You offend those of us “ladies” in book clubs all across America (I’m in two of those book clubs of American readers, btw) who read all sorts of books we like and dislike and suggest or read only because it was on the book club list which is our ticket to a fun night out, and not all of us would see the message of this novel as “alien”. (Couldn’t you have phrased that better? Maybe you tried “foreign” but perhaps that was too literal or obvious?) You offend me because throughout your review you allude to your POV as “an American reader” but I am an American reader and I “get” the message and nuances of this book by reading the excerpt. I am not an American woman (whose ethnic and racial heritage I do not know) who was “indoctrinated in resolute messages about ‘boundaries’ and ‘taking responsibility’.”
I am an American reader who learned that taking responsibility meant a deep connectedness between my happiness and my mother’s, but I don’t want to wallow in the cross-cultural self-pity you describe. I am hoping you will understand that I just don’t get what you don’t get. This is a novel that you read in English but was written in Korean by a Korean woman who grew up in rural Korea and then moved to Seoul (!). The words were translated, but I’m not sure you want to do the work to understand the characters and their culture and their point of view or even get a deeper sense of the author’s voice, which is so obviously different than yours.

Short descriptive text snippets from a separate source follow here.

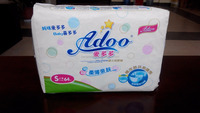 Good Absorbtion Free Samples Disposable Baby Diapers, OEM Disposable Baby Diaper and Non Woven Fabric Material baby diapers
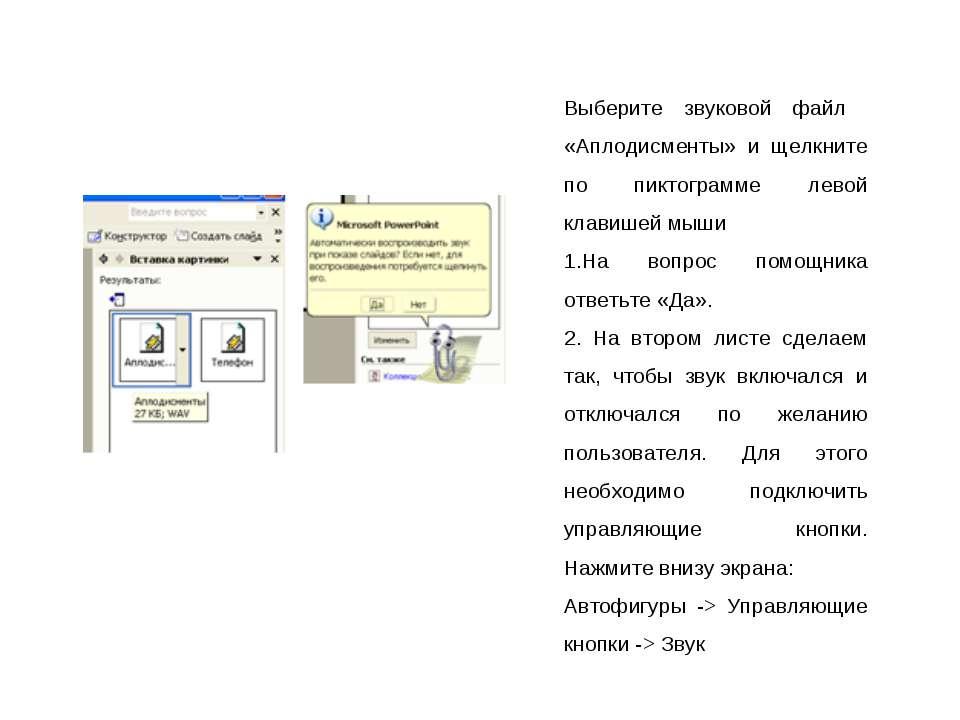 Выберите звуковой файл «Аплодисменты» и щелкните по пиктограмме левой клавише...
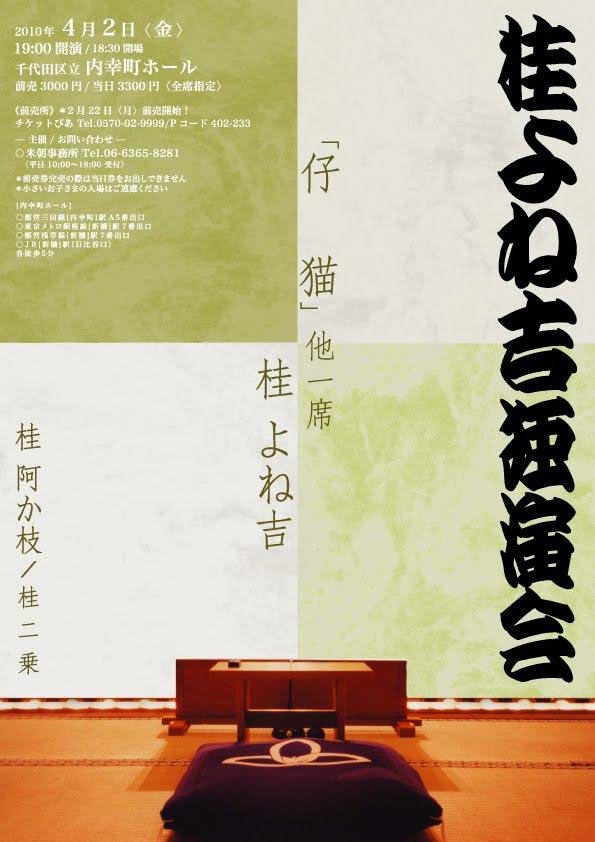 yonekichi_10402[1]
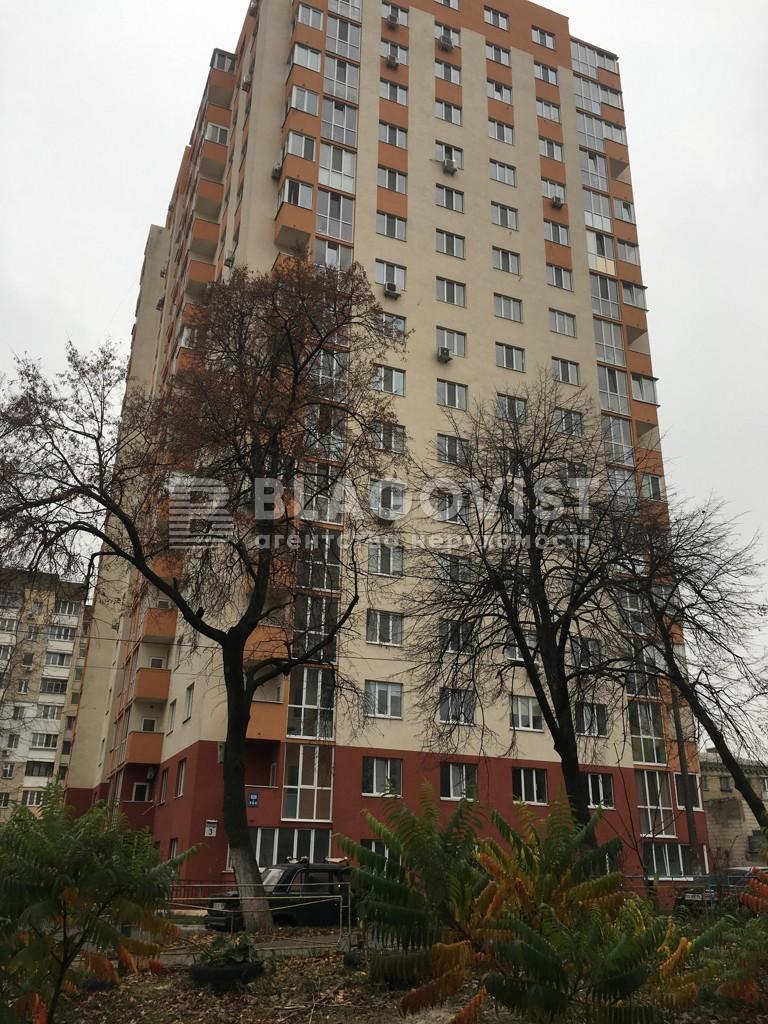 Квартира R-37538, Попова, 3/5, Київ - Фото 3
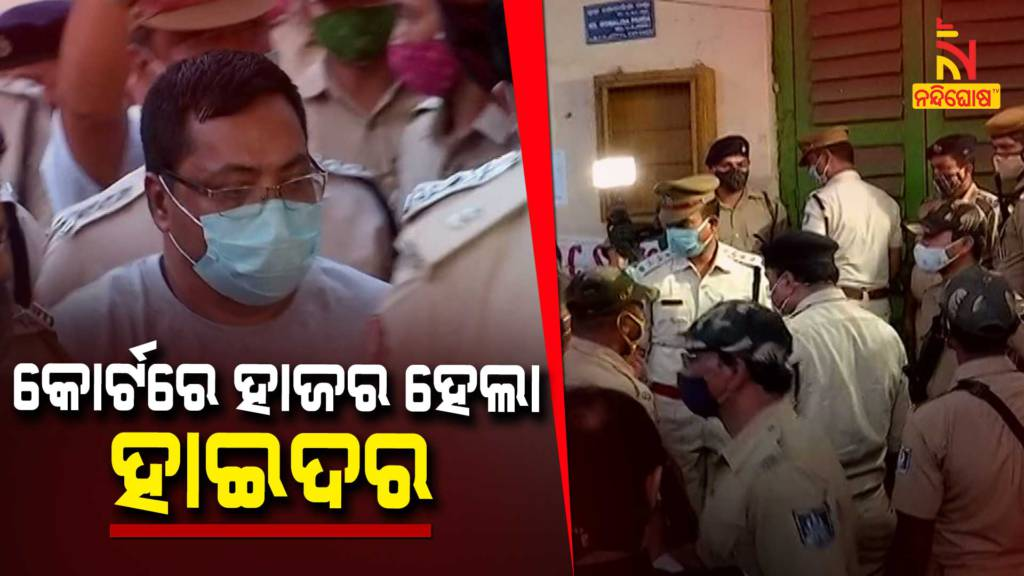 Police Produced Gangster Hyder In Cuttack JMFC Court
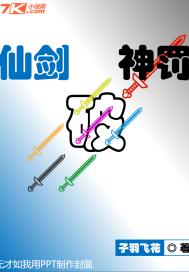 仙剑破神罚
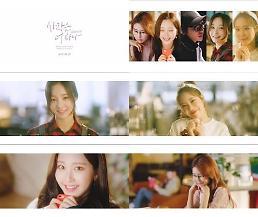 .女团MOMOLAND在韩越同步发表新歌.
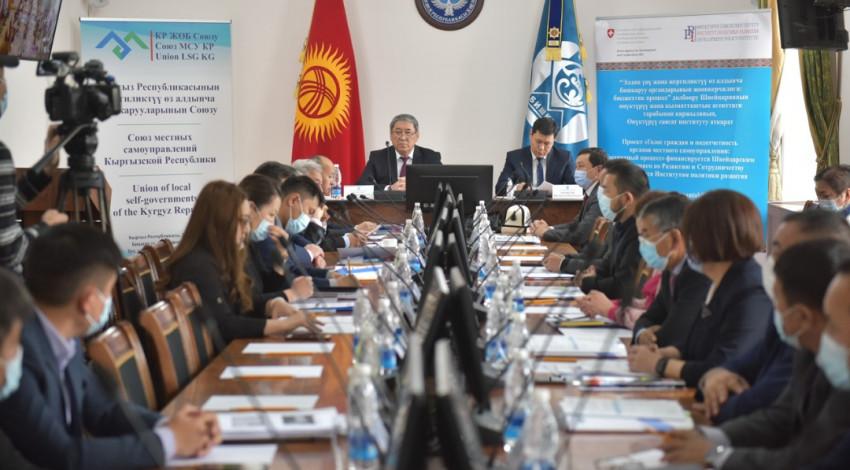 Ош жана Бишкек шаарларынын мэриялары тажырыйба алмашууда
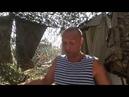 Украинский десантник обратился к русской армии!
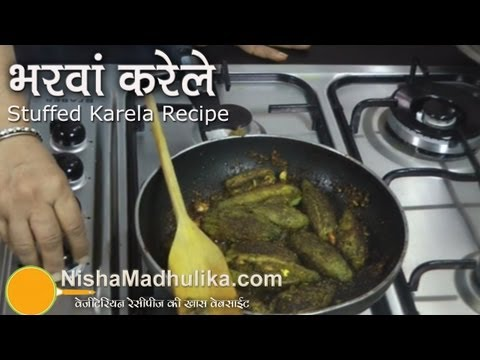 Stuffed Karela Recipe
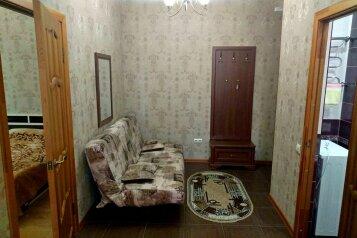 1-комн. квартира, 48 кв.м. на 4 человека, Северная улица, 3Б, Анапа - Фотография 4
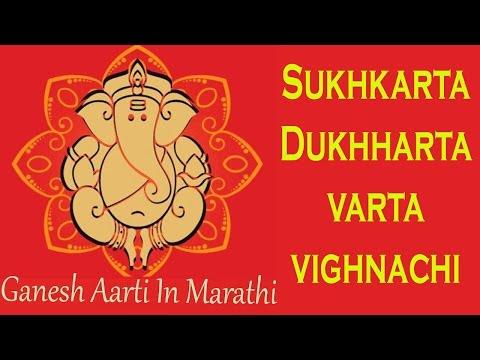 sukhkarta-dukhharta-varta-vighnachi-|-ganpatichi-full-aarti-|-shabbir-khan-|-parth-g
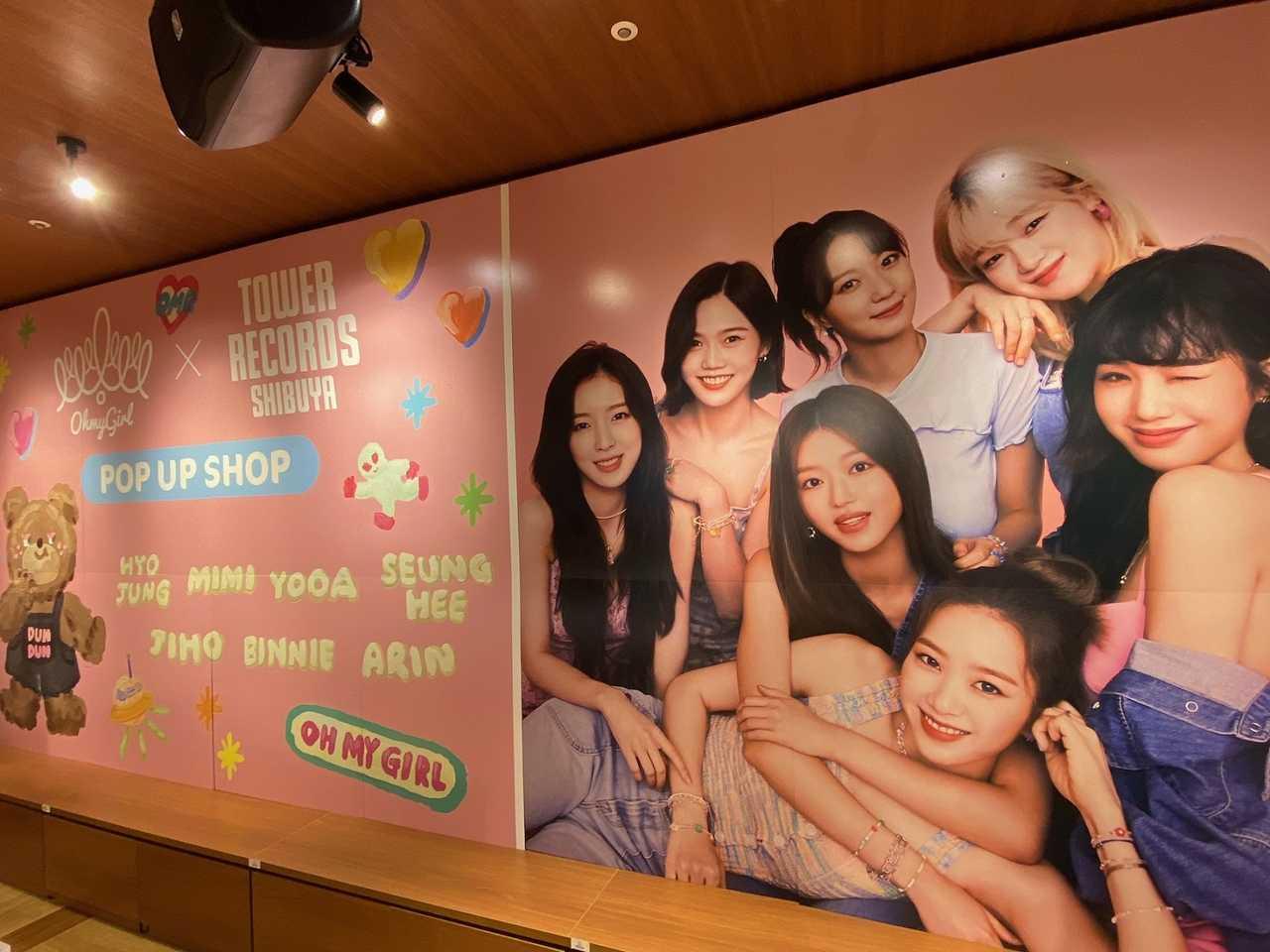 OH MY GIRL POP UP SHOP 開店!衣装展も開催!!  9月11日からはソロフライヤーの配布も開始!!!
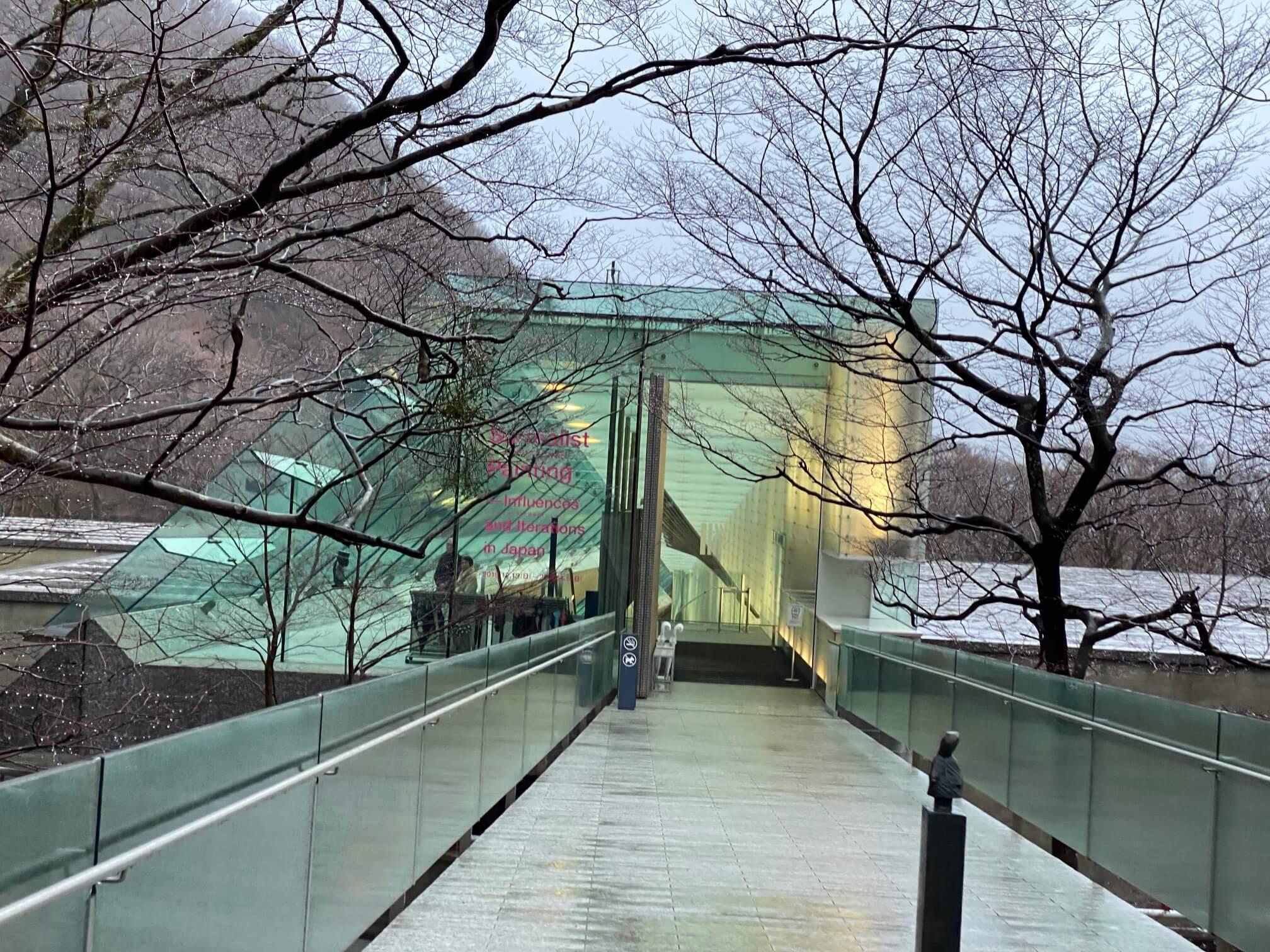 ポーラ美術館入口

Maybe that’s why I didn’t like “The Tender Bar” that much now that I think about it.
I can gather from your critique you are missing the things that make novels connect with its reader and thus earns its place on a bookshelf or top 100 list. Surely much in the plot and prose has been lost in translation because the words “mom” and “mother” don’t carry the same weight and meaning as the Korean words “uhm-mah”, “uh-muhn-nee” and “uh-muhn-neem”. Three words to describe the relationship between a mother and her child. Three. But you don’t get that because you, Ms. Corrigan, are an American reader as am I, but we read with different eyes, hearts and connections, and I’m trying to understand you.
So, let me ask my question in a different way.
Do you really think Korea’s Kleenex smells like kimchee? Because if you do you’re just silly.
Translation: Jung-mahl mee-chus-suh.